The optimizer
The optimizer is Anyray's optimization core — the real optimizer/ service (optimizer:8088,
internal only). It's a gateway-neutral HTTP hook backend that, given an LLM request,
decides how to serve it as cheaply as possible by running a configurable pipeline of
optimization strategies. It is off the request's forwarding path:
the gateway calls it from its hook points through a thin adapter
(gateway/src/services/optimizer.ts) and always forwards traffic itself.
:::info Status
The optimizer (optimizer/, TypeScript) is implemented and running over
Optimizer Protocol v1. The registry ships param_tuning,
prompt_compression, context_compression, window_budget, tool_pruning (all
default-on) and semantic_cache (default-off) — see
the strategy menu.
Model routing is the
gateway's job, not the optimizer's; the automated classifier-driven version is roadmap.
:::
It's a pipeline, not a single router
A common misconception is that Anyray is "a model router." Model routing isn't even an optimizer strategy — it's a capability of the gateway. The optimizer orchestrates an ordered pipeline of non-routing strategies that each org enables and arranges to fit its use-cases — parameter tuning, prompt compression, context compression, context-window budgeting, tool pruning, and semantic caching. See Optimization strategies.
What the optimizer decides
For each request, the optimizer's POST /v1/optimize hook runs the configured pipeline
and returns a (possibly) transformed request plus a list of content-free decisions:
| Outcome | Meaning |
|---|---|
| request unchanged | No strategy changed the request — the gateway forwards it as-is. |
| transformed request | One or more strategies rewrote the request (messages, tools, params). The gateway forwards the returned request. |
| cacheHit | When the caller canShortCircuit, semantic_cache may return cacheHit:true + cachedResponse; the gateway serves it and skips the provider. |
A second hook, POST /v1/optimize-response, can transform the response after the
call (e.g. for output-stage strategies). There is no meter() call — spend metering
is the gateway's content-free spend store, not an optimizer endpoint.
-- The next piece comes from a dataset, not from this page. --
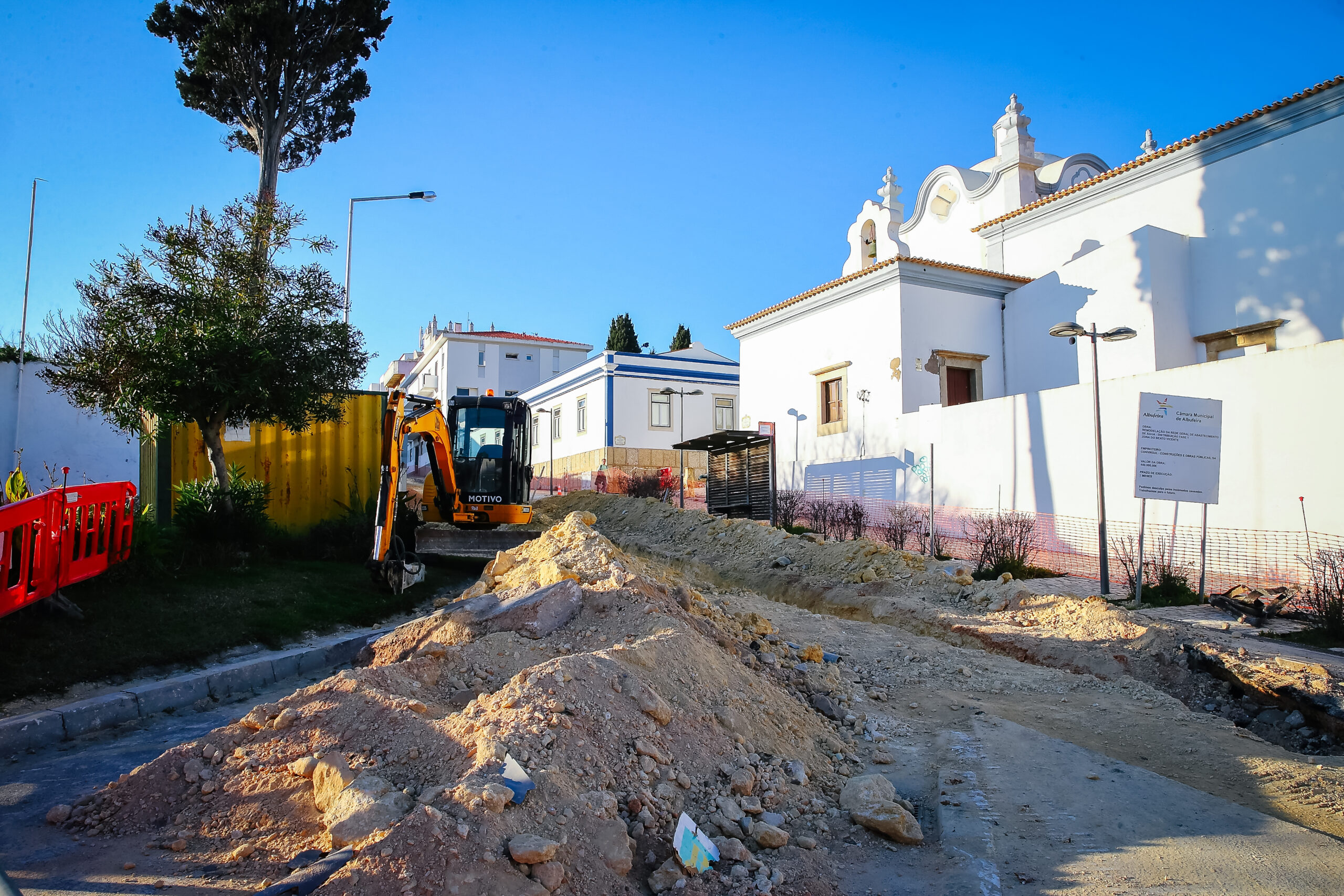Sul Informação - Câmara de Albufeira abre novos concursos públicos para água e saneamento no valor de 1 milhão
It's a black box behind a fixed contract
The optimizer is deliberately opaque. Its internal make-up — which strategies exist, how they're ordered, the cache — can change daily, and it may be one service today and several tomorrow. The gateway and its adapters never see inside and never change, because the only fixed thing is the Optimizer Protocol v1 contract. New strategies ship inside the optimizer without touching anything downstream.
╔══════════════════════════════════════════════════════════╗
║ ANYRAY OPTIMIZER ▓▓▓ BLACK BOX ▓▓▓ ║
║ a configurable pipeline of strategies: ║
║ param tuning · prompt compression · context compression · ║
║ window budget · tool pruning · semantic cache ║
║ reordered / swapped without touching any adapter ║
╚══════════════════════════════════════════════════════════╝
▲ POST /v1/optimize ▲ POST /v1/optimize-response
└────── the ONLY fixed contract (Protocol v1) ──────┘
Fail-open is a hard invariant
The single most important rule: the optimizer can never break a request. The gateway calls it with a hard 800ms timeout and treats any non-2xx, timeout, or malformed body as "no optimization" — forwarding the original request. Within the pipeline a strategy that throws is skipped, not fatal. Cost optimization is never allowed to degrade an answer — the downside of a failure is bounded to "full price," never "wrong result." (Fail-safe-to-frontier model routing is a gateway behavior; the automated version is roadmap.)
What is not the optimizer's job
These stay the gateway's responsibility, never the optimizer's:
- talking to providers, wire-format translation, streaming
- model/provider routing, fallbacks, load-balancing
- provider-key management and request signing
- spend attribution (the content-free spend store) and content privacy
The optimizer only decides; the gateway transports, routes, and meters. See How requests are optimized.